Yasemine legte ausdruckslos ihr Blatt mit zwei Neunen und zwei Königen auf den Tisch. Frank lächelte und offenbarte seine drei Fünfen.
„Ich fick euch das nächste Mal, ich muss jetzt los.“ sagte Yasemine und würgte damit jeden weiteren Kommentar mit Zweideutigkeiten ab.
„Hey Jazz…“ rief Frank ihr nach „…Ronny verlässt sich auf deinen Freund, ich hoffe das war kein Fehler.“ „ja klar, kein Thema“ schnauzte sie zurück und dachte gleichzeitig „Scheiße, ich hab vergessen Max Bescheid zu geben“.

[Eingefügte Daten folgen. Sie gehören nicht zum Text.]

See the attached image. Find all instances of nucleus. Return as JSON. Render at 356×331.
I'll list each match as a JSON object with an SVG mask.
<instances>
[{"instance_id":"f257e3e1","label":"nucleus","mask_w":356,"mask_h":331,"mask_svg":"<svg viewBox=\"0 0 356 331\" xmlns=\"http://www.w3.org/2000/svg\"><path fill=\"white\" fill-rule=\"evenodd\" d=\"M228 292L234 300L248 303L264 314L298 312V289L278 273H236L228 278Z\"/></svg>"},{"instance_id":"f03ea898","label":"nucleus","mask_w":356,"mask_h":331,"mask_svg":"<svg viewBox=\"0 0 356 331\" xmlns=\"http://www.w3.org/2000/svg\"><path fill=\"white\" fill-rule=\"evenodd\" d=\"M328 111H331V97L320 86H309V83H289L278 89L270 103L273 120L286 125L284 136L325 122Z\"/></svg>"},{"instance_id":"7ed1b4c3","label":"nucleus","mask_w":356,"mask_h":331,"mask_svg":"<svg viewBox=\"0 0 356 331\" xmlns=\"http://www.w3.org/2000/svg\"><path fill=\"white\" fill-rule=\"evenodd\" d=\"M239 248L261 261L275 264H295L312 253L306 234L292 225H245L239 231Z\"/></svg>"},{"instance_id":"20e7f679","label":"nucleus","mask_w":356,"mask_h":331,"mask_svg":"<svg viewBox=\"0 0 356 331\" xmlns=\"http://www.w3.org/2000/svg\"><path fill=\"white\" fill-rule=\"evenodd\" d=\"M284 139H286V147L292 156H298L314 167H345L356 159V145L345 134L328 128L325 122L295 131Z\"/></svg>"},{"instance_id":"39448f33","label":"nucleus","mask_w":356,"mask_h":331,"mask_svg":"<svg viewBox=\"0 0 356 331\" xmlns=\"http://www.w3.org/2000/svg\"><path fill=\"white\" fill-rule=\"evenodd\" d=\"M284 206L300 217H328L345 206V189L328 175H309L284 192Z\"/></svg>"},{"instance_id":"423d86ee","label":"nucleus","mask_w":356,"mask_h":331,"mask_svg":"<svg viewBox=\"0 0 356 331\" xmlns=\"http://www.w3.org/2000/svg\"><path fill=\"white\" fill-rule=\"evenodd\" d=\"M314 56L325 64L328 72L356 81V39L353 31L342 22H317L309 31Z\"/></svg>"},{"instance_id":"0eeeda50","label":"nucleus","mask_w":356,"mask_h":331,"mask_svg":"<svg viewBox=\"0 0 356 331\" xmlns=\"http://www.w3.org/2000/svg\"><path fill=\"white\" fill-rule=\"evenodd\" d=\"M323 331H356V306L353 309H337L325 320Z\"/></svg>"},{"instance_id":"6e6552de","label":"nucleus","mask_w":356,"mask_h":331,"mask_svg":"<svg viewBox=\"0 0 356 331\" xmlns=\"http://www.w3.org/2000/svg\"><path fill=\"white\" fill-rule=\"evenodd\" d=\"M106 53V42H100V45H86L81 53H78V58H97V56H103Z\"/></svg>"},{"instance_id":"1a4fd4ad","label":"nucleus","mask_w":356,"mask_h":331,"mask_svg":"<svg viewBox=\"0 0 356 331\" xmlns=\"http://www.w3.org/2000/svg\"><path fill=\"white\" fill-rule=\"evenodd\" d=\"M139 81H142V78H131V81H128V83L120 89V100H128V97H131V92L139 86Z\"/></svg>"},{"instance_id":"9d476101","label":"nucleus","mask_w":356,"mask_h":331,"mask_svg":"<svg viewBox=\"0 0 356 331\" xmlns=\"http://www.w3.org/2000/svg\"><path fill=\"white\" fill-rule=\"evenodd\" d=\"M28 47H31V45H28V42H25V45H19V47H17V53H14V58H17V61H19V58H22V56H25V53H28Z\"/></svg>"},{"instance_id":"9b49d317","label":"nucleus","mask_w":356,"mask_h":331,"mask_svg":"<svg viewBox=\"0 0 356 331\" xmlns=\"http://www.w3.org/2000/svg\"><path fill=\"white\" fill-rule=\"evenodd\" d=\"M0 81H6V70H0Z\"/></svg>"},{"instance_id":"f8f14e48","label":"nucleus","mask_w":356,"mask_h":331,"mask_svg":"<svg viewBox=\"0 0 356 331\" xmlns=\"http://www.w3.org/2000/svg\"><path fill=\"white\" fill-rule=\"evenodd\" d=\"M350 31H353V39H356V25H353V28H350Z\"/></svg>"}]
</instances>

Der Plan war, dass das Pokerspiel sie ablenkt und ihr einen netten Abend verschafft. Nichts davon war bisher geschehen. Doch an einem Freitagabend gab es noch andere Möglichkeiten sich abzulenken. Yasemine wollte nicht nach Hause, sie wollte nicht nachdenken. Sie wollte wenigstens für diese Nacht alles vergessen und einfach nur genießen.

*****
„Du bist 'ne geile Schlampe, ich mag dich, aber du musst jetzt gehen“ sagte Yasemine zur Rothaarigen, welche gerade zärtlich ihren Bauchnabel leckte, um sich ihrem Schoß zu nähern. Als wollte diese es nicht gehört haben, begann sie schnell, Yasemines Kitzler zu umkreisen, um die Situation für sich zu wenden. Yasemine ergriff mit beiden Händen ihren Haarschopf, zog ihren Kopf hoch und sah ihr fest in die Augen: „Raus mit dir!“
Der Onenightstand stand beleidigt auf, kleidete sich in wenigen Momenten an und verließ, ohne ein Wort oder einen Blick für Yasemine zu erübrigen, mit wütend polterndem Schritt die Appartementwohnung.
„Sorry, Süße, aber du kanntest die Absprache“, hauchte Yasemine vor sich hin, drehte sich kurz auf die Seite, um gedanklich umzuschalten. Minuten später stand sie auf, streichelte kurz den verpennten Kater und schaltete ihren Computer. ein. Unter den siebzehn neuen Nachrichten war nur eine relevant: Brüssel AC 18.00*TE.I-PF 3667. Ihre Stirn runzelte sich. „Ihr könnt mich mal; ich hab euch gesagt, dass Schluss ist“ schimpfte sie halblaut vor sich hin. In diesem Moment läutete das Telefon.
„Ja“.
„Alles verstanden?“ fragte eine raue Stimme mit leicht französischem Akzent.
„Hör zu, du Spinner! Üb Yoga und lutsch dir deine Eier!“ erregte sich ihre Stimme.
„Oh, du willst also, dass wir deiner Motivation erneut nachhelfen?“ kam es sarkastisch zurück. „Wie hieß sie noch mal? Saphira?“
Yasemine schluckte, Tränen ließen ihre Augäpfel feucht werden. Mit größter Konzentration wahrte sie ihre Stimmlage: „Ich wette, Arschloch, du hast auch Menschen, die dir wichtig sind. Ich werde...“
Bösartiges Lachen unterbrach ihr Reden. „Es geht um die Sache, mon cherie, Menschen sind ohne Bedeutung. Schade, dass du das noch nicht begriffen zu haben scheinst. Du könntest dir eine Menge Schmerz ersparen, wenn du endlich anfangen würdest, die richtigen Prioritäten zu setzen. Deine Menschenliebe macht dich verwundbar...gut für uns, solange du nicht nervst. Dein Umfeld ist observiert und die Leute langweilen sich langsam dabei. Wenn du nicht willst. na, du weißt schon mon ami, dann beweg deinen süßen türkischen Arsch und halt` dich an die Regeln.“
Er legte auf.

Yasemine sank zu Boden. Ein Tränen ergossen sich über ihre Wangen und benetzten ihren nackten Körper. „Großer Gott, konntest du mich nicht als befruchtete Eizelle in der Kanalisation verschwinden lassen?“ schluchzte sie.
Der alte träge Kater raffte sich auf und umstreifte ihre Unterschenkel. Sonst tat er dies mit lautem Mauzen, um sein Frühstück einzufordern. Heute tat er es ganz anschmiegsam. Er hatte ein Gespür für außergewöhnliche Situationen. Sie ergriff ihn, nahm ihn in die Arme und weinte in sein getigertes Fell. Nach einer Weile gab sie ihm sein Frühstück, griff zum Telefon und rief Max an, um ihm endlich zu sagen, dass er nachmittags bei Ronny Saxophon spielen muss.
„Eine gute Tat am Tag reicht“, dachte sie zynisch. Sie holte sich ein Glas Wasser und legte sich ins Bett. Ihr letzter Blick vor Einschlafen galt dem Glas Wasser auf dem Nachtisch. Sie fand noch die Kraft zu lächeln und murmelte trotzig „Mein Glas ist halb voll, ihr Säcke!“ bevor sie erschöpft einschlief.